Because most Americans do not know Lebanon’s history, I shall share with you a resume so that you can comprehend this disaster.

To start with, Lebanon (from Hebrew; Laban meaning White) is mentioned 65 times in the Bible as the name of a mountain – mountain range – NOT a state. There were no Lebanese citizens until 1920 when the current boundaries were established.

Mount Lebanon grew tall cedar trees that King Solomon used for the erection of the Temple in Jerusalem. It was only much later that Isaiah’s prophecy (29.17): ”. . . and Lebanon shall be turned into a fruitful field, and the fruitful field shall be esteemed as a forest.” 

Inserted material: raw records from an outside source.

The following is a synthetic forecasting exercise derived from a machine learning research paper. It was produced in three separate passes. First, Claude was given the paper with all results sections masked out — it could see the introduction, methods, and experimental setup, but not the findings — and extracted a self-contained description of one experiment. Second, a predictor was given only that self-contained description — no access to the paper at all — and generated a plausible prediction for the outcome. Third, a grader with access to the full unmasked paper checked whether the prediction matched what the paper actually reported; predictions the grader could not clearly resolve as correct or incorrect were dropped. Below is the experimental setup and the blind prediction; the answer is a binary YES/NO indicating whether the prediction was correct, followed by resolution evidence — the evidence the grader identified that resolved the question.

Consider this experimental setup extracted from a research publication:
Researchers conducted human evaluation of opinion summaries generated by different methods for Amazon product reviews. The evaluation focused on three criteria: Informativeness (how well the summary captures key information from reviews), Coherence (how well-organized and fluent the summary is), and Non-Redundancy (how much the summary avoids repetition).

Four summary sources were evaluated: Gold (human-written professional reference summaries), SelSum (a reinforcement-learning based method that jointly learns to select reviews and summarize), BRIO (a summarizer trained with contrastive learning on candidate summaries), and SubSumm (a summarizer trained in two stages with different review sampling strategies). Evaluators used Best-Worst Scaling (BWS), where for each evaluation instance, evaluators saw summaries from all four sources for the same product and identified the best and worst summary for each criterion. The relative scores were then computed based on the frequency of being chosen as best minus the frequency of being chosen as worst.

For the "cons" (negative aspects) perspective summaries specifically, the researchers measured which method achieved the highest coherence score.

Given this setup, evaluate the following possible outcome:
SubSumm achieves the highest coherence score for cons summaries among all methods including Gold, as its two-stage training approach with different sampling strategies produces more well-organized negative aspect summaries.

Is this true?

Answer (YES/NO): YES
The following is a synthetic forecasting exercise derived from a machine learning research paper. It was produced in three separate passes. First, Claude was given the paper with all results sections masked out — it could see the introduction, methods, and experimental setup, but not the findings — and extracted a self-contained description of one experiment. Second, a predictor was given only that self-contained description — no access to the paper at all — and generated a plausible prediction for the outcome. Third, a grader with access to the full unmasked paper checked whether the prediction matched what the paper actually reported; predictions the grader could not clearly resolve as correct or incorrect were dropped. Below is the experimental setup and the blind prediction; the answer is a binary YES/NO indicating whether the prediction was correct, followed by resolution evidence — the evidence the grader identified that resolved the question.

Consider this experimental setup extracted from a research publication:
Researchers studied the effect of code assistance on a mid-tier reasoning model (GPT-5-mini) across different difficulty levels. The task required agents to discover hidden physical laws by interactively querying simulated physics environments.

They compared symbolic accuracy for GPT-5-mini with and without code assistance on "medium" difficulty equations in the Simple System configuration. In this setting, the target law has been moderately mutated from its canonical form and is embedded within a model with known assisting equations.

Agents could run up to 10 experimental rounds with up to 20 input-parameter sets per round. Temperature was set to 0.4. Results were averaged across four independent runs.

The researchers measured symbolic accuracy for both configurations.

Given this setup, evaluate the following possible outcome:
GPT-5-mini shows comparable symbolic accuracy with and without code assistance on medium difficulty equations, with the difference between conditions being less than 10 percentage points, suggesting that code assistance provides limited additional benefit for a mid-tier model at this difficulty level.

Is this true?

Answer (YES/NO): NO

The coastal plain of Lebanon is the historic home of a string of coastal trading cities of Semitic culture, which the Greeks termed Phoenicia (Purple dye), whose maritime culture flourished there for more than 1,000 years.

Ancient ruins in Byblos, Berytus (Beirut), Sidon, and Tyre show a civilized nation with urban centers and sophisticated arts.

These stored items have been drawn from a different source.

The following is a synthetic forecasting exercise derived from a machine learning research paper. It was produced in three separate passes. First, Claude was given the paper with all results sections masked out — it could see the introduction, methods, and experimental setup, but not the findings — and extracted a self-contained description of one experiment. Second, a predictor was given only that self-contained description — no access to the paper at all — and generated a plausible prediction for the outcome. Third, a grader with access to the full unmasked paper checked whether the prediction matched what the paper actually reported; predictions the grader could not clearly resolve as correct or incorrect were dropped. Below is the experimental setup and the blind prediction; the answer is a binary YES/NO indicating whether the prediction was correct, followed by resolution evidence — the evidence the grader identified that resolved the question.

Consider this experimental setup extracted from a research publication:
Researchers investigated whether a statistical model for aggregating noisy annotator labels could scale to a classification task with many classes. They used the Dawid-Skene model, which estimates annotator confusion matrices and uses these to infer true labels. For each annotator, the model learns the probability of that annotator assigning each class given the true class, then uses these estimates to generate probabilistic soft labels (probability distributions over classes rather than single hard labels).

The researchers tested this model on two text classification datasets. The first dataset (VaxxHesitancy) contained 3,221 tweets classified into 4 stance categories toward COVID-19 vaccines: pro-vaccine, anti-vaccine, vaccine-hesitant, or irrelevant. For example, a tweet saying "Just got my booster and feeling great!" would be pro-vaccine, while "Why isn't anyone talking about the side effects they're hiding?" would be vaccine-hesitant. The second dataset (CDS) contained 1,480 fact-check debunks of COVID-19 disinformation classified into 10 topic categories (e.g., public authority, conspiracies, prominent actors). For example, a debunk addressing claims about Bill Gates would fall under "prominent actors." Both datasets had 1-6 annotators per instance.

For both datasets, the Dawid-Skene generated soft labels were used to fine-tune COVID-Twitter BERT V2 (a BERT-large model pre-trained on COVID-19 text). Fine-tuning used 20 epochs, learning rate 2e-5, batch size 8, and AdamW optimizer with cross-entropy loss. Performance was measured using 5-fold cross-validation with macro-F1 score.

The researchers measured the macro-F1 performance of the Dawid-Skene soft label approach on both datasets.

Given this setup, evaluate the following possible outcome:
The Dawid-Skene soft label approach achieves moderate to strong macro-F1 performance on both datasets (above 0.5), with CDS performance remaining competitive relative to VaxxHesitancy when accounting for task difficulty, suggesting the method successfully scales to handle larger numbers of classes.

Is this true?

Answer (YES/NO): NO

Phoenicia was a cosmopolitan maritime center for many nations and cultures. Phoenician art, customs, and religion reveal considerable Mesopotamian and Egyptian influences.

In 64 BCE, the Roman Empire conquered the region, and it eventually became among the empire’s leading centers of Christianity.

Lebanon was conquered by the Muslim Ottoman Empire in the 16th century and remained under its rule for the next 400 years.

The Maronite Catholic and the Druze founded modern Lebanon in the early eighteenth century through the ruling and social system known as the “Maronite-Druze dualism.”

Following the Ottoman Empire’s collapse after World War I (1914-19), the five Ottoman provinces constituting modern-day Lebanon came under the French Mandate for Syria and Lebanon. Under which its French-ruled predecessor, the state of  Greater Lebanon, was established.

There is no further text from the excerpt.